International career
- Years: Team / Apps / (Points)
- 2011–2022: Italy / 76 / (70)

= Melissa Bettoni =

Melissa Bettoni (born 7 May 1991) is a former Italian rugby union player. She played Hooker for Italy internationally and for French club, Stade Rennais, before her retirement.

== Rugby career ==
Bettoni was born in Borgosesia, she started playing rugby in 2008 in Piedmont, aged 17 as an agricultural student, with a small club called Valsesia before establishing herself for the Red & Blu Rugby club in the Serie A competition.

On 12 February 2012, She made her test debut together with Michela Sillari in Recco, in a very tough match against England during the Six Nations Championship. In 2012 she made her first appearance for Grenoble before spending a semester in New Zealand.

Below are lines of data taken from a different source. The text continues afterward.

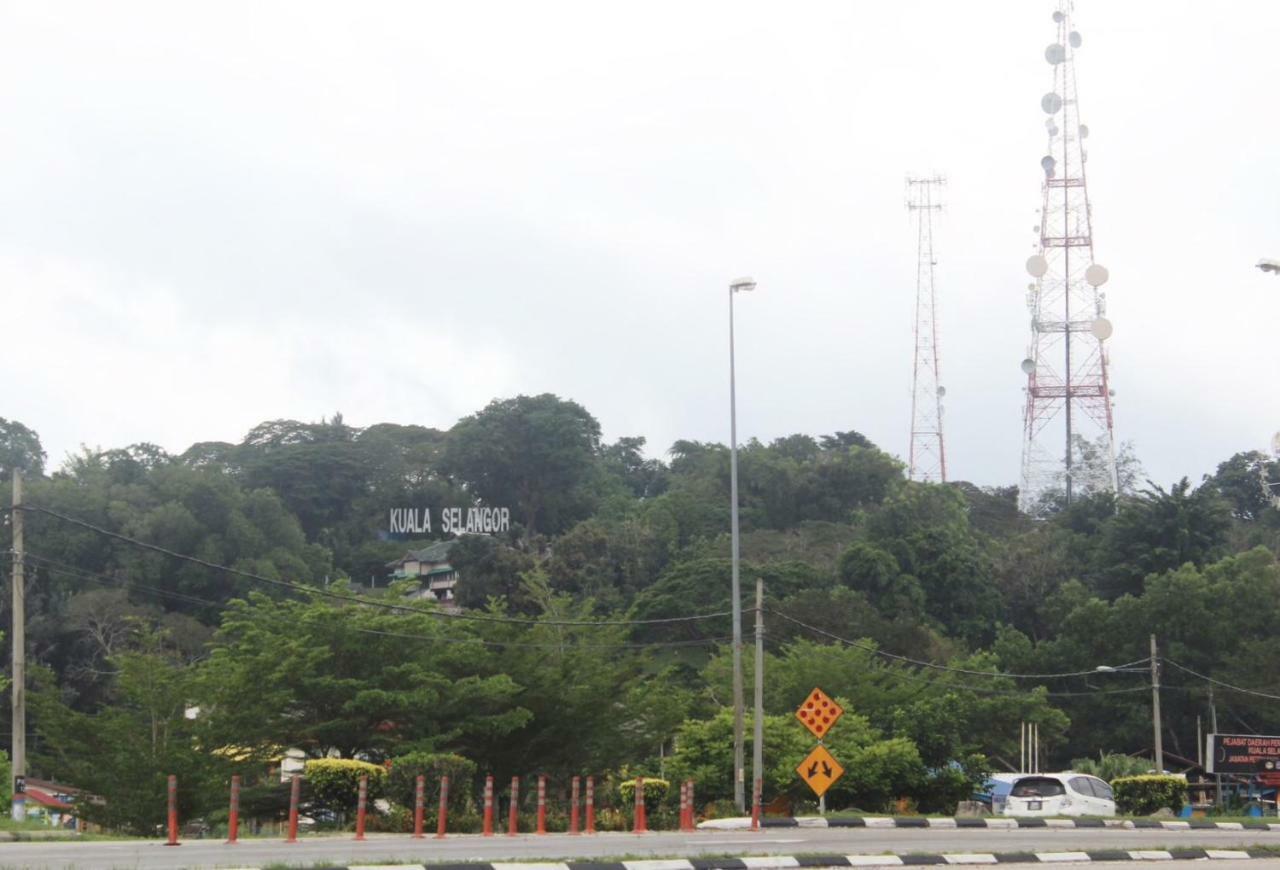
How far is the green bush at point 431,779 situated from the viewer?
26750 mm

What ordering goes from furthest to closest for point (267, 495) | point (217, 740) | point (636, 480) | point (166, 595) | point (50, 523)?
point (636, 480) → point (267, 495) → point (50, 523) → point (166, 595) → point (217, 740)

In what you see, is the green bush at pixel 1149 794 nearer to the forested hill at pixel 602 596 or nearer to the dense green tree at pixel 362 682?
the forested hill at pixel 602 596

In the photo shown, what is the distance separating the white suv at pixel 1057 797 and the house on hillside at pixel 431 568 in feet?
230

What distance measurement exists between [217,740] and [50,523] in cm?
5537

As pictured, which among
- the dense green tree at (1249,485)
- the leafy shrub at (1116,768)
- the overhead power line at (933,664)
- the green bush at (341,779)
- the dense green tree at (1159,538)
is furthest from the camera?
the dense green tree at (1249,485)

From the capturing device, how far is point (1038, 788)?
36.0 metres

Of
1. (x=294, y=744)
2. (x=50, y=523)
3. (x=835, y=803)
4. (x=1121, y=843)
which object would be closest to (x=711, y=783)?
(x=835, y=803)

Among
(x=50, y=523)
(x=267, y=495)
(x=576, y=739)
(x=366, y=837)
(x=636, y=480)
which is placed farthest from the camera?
(x=636, y=480)

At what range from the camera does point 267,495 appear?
3551 inches

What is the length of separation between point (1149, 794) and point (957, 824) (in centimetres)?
1119

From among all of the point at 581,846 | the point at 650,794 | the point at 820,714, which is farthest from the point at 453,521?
the point at 581,846

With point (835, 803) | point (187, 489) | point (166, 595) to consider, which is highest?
point (187, 489)

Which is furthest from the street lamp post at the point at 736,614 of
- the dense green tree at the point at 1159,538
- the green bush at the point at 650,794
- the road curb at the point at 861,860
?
the dense green tree at the point at 1159,538

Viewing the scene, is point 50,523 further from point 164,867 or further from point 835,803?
point 164,867
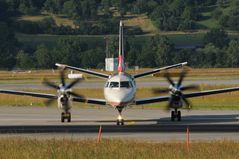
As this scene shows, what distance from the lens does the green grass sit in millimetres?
32178

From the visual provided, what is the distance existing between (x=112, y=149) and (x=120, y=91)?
50.2 ft

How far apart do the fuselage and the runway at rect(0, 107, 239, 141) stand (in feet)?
4.62

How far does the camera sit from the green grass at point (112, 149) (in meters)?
32.2

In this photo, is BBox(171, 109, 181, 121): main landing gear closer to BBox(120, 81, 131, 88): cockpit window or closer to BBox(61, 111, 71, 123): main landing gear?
BBox(120, 81, 131, 88): cockpit window

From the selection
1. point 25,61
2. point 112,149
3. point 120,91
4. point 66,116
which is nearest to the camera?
point 112,149

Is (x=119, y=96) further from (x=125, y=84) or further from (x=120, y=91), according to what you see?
(x=125, y=84)

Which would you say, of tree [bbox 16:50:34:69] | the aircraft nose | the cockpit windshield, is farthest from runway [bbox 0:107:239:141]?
tree [bbox 16:50:34:69]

Having returned to Italy, she became a regular in the national team and was decisive in their 2014 Six Nations win over Wales, she scored a try in the 61st minute which saw the Azzurre make a comeback from 0–8 down with 19 minutes to go.

In 2014, after a further season in Rome, she moved again to France to play for Stade Rennais, alternating her sporting activity with her work as a babysitter; she was part of the team called up by coach Andrea Di Giandomenico for the 2017 Women's Rugby World Cup in Ireland, where Italy finished ninth.

On 9 September 2022, during a warm-up win against France in preparation for the World Cup, Melissa Bettoni took on the role of captain for the first time due to an injury sustained by captain Manuela Furlan.

At the end of the World Cup she retired from rugby which she had announced at the end of her last season in France, to open an Italian restaurant with her French husband; she boasts a total of 76 international matches with 14 tries scored for Italy.

=== Coaching ===
In 2023, Bettoni rejoined Le Azzurre as a forwards coach for the Italy women’s U-20 team.